The Southern rock band willing to call out our sins
Revolution Come… Revolution Go
Gov’t Mule (Fantasy Records, 2017).
Gov’t Mule started recording this album on election night in November 2016. According to the band’s lead singer, songwriter, and guitar virtuoso Warren Haynes, the songs were written on the road observing the bitter political divisions around the country.
And these songs, which decry the hypocrisy of the day and plead for peace and reason, have only become more relevant. The album’s lyrical statement of purpose is right there in the first track: “Something's happenin’ in the back woods/It’s spreadin’ out like water/Stone cold rage in the hinter land/Mama’s gonna be a martyr.”
But no reasonable person goes to a Gov’t Mule record for human relations counseling. The band’s name comes from an old Southern colloquialism observing that someone is being “beaten like a government mule” and the band’s music is as steeped in Southern roots as its name. You go to these guys for great steaming slabs of Gibson guitar riffs, wailing organ, and dueling solos that are the timeless hallmark of Southern rock. Revolution Come… Revolution Go won’t disappoint on that score either. After all, Gov’t Mule’s founders met when they were playing in the turn-of-the-century revival of The Allman Brothers Band. But here there is also an aching, reaching-for-redemption strain of gospel in the melodies, arrangements, and, especially, Haynes’ vocals.

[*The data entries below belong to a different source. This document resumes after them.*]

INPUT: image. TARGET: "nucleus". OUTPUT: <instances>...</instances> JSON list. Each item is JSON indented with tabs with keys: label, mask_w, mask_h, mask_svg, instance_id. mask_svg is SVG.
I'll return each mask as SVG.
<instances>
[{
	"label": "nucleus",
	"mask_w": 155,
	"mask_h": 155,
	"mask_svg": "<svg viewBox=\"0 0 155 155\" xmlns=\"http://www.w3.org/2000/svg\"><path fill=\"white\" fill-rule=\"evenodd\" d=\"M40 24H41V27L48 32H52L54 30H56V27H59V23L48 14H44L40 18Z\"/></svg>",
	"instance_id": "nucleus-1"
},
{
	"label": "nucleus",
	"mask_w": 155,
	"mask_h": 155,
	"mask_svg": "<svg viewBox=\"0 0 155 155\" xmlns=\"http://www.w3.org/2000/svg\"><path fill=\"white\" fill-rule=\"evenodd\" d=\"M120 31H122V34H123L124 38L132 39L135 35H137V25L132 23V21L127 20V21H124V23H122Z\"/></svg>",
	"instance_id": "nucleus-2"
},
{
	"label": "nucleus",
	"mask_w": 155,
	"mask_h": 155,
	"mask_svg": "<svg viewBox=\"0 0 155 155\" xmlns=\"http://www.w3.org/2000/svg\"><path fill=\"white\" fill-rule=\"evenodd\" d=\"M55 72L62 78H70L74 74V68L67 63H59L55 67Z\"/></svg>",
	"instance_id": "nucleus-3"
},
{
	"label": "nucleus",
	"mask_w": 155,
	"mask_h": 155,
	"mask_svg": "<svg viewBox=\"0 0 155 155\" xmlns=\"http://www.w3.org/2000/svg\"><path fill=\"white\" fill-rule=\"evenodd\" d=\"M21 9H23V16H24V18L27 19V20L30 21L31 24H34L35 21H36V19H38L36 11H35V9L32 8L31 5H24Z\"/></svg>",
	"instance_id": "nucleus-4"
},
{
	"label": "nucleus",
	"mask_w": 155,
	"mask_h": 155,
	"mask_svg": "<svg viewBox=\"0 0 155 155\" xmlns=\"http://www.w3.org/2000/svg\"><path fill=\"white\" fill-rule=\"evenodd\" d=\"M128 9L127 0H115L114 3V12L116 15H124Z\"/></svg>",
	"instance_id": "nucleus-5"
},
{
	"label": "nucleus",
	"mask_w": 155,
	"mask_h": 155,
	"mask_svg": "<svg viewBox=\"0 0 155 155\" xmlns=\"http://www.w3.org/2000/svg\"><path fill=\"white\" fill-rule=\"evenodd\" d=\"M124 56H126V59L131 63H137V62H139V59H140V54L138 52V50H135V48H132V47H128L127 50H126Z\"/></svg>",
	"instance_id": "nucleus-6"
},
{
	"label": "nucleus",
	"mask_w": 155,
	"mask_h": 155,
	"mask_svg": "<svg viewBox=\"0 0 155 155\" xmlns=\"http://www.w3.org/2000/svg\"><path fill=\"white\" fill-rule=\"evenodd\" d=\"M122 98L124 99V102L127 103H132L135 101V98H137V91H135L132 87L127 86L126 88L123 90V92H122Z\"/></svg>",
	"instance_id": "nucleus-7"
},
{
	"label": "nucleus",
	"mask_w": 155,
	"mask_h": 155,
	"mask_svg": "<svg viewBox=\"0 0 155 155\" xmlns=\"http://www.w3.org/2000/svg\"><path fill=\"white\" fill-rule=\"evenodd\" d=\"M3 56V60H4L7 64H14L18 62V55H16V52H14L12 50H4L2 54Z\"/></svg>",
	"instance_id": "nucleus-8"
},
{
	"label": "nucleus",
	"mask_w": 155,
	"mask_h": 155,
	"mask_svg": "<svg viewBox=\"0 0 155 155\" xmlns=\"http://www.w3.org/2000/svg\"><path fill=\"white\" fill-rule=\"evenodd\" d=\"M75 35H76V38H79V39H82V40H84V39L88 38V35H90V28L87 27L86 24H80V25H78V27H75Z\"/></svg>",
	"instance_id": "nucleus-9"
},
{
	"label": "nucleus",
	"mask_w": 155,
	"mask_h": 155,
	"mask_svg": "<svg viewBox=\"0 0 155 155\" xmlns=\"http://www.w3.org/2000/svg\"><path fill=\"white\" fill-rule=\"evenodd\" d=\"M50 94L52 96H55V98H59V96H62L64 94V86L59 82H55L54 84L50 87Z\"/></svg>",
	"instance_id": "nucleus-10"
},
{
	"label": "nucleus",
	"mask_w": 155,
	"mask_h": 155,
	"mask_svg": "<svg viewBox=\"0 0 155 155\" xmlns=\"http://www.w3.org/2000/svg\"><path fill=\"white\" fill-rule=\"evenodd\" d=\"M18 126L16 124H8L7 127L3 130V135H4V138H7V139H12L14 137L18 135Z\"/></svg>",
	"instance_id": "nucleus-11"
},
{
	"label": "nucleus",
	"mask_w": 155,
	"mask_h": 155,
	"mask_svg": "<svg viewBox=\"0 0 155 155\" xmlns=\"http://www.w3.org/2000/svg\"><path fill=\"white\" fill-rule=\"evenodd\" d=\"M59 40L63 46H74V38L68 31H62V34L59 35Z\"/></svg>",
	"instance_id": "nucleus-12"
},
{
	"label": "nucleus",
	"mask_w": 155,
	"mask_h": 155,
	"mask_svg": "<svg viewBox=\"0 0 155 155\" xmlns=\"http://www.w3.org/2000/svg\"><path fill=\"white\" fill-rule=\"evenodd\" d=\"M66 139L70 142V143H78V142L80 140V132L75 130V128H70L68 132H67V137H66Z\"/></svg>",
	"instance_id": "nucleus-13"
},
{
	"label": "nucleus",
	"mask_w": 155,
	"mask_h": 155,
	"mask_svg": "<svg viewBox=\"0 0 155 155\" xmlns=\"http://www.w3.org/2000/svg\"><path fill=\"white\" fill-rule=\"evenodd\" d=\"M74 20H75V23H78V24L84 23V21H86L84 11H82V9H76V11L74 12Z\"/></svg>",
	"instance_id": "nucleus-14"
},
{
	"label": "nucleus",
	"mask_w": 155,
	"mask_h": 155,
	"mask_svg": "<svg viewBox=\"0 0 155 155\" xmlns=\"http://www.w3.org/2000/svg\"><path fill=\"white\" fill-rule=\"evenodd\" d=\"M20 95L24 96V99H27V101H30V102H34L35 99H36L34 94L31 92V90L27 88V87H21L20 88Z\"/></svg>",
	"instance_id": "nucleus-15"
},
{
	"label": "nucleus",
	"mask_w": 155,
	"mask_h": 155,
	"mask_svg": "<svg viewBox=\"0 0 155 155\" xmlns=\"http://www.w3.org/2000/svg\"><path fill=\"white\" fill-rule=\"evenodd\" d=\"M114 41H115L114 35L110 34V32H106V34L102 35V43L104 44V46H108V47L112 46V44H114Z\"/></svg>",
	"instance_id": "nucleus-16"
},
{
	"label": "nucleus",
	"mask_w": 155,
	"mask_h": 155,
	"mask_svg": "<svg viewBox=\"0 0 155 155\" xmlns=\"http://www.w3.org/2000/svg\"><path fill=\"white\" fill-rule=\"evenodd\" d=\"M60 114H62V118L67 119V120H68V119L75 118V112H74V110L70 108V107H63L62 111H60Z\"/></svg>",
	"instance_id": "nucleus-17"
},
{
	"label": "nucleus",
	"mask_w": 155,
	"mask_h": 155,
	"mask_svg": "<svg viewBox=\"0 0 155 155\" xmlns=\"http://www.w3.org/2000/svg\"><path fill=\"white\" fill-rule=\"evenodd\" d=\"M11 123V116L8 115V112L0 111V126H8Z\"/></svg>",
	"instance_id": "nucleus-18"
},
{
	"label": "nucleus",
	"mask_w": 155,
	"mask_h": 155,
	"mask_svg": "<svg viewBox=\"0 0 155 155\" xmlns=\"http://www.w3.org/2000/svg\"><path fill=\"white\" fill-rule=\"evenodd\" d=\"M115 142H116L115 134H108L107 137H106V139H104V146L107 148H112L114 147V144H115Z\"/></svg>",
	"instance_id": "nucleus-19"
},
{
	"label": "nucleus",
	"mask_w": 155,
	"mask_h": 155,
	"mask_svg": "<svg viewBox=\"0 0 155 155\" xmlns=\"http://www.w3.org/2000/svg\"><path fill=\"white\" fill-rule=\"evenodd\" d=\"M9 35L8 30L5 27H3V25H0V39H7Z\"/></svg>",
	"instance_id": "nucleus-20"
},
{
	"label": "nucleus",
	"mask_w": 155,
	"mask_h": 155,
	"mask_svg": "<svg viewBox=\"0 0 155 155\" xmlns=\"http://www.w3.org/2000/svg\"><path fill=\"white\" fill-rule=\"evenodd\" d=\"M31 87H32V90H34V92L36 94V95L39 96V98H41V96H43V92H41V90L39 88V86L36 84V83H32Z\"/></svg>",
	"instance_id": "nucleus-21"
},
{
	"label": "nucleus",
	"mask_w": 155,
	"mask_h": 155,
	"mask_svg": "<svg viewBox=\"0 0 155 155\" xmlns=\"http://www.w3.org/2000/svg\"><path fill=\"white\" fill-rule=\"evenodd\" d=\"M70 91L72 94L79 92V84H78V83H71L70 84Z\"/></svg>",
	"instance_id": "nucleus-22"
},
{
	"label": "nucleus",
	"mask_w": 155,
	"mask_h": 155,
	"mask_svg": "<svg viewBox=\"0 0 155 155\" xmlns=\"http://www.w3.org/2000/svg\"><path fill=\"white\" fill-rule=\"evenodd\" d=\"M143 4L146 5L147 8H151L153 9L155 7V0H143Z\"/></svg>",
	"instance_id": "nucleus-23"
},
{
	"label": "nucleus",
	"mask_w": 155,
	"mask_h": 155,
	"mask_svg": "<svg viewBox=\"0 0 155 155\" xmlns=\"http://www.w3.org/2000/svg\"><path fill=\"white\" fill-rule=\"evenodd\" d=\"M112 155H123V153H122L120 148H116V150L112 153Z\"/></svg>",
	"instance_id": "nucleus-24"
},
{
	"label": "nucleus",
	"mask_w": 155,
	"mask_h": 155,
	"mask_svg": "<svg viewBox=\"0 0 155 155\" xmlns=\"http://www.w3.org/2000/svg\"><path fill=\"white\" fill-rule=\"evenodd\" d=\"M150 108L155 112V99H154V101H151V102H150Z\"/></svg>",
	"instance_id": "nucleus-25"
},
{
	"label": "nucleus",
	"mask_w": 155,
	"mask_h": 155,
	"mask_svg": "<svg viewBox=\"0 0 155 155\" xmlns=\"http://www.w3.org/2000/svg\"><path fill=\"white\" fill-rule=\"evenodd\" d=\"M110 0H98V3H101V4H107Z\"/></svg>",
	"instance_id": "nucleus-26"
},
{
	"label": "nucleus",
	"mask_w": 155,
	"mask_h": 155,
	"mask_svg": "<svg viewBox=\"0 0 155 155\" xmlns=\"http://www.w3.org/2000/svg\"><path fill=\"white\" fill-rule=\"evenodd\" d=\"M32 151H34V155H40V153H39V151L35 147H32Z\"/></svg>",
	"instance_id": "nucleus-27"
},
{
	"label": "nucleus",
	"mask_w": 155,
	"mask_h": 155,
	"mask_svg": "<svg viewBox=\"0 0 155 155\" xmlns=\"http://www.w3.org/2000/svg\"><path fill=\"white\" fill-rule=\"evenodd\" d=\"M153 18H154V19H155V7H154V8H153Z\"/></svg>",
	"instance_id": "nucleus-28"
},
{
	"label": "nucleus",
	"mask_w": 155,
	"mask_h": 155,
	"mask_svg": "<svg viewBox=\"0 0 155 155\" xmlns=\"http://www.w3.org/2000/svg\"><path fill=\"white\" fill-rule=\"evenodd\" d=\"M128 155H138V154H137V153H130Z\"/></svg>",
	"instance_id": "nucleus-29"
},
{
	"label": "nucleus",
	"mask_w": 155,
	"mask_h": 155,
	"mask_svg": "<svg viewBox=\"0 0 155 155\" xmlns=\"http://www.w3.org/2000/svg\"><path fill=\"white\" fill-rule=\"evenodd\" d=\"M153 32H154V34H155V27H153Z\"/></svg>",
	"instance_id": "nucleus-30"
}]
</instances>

There’s something uniquely appropriate about a Southern rock band stepping up to address our current national moment. The genre has always honored a Southern heritage that is proudly biracial. And, from Lynyrd Skynyrd on, it has also had a strong following among white, rural, and working class people—the kind who, these days, may wear those famous red baseball caps.
Maybe Gov’t Mule can save some of those folks from the narrowness and racism of their backgrounds. I know it’s possible because, a long, long time ago, the original Allman Brothers Band did it for me.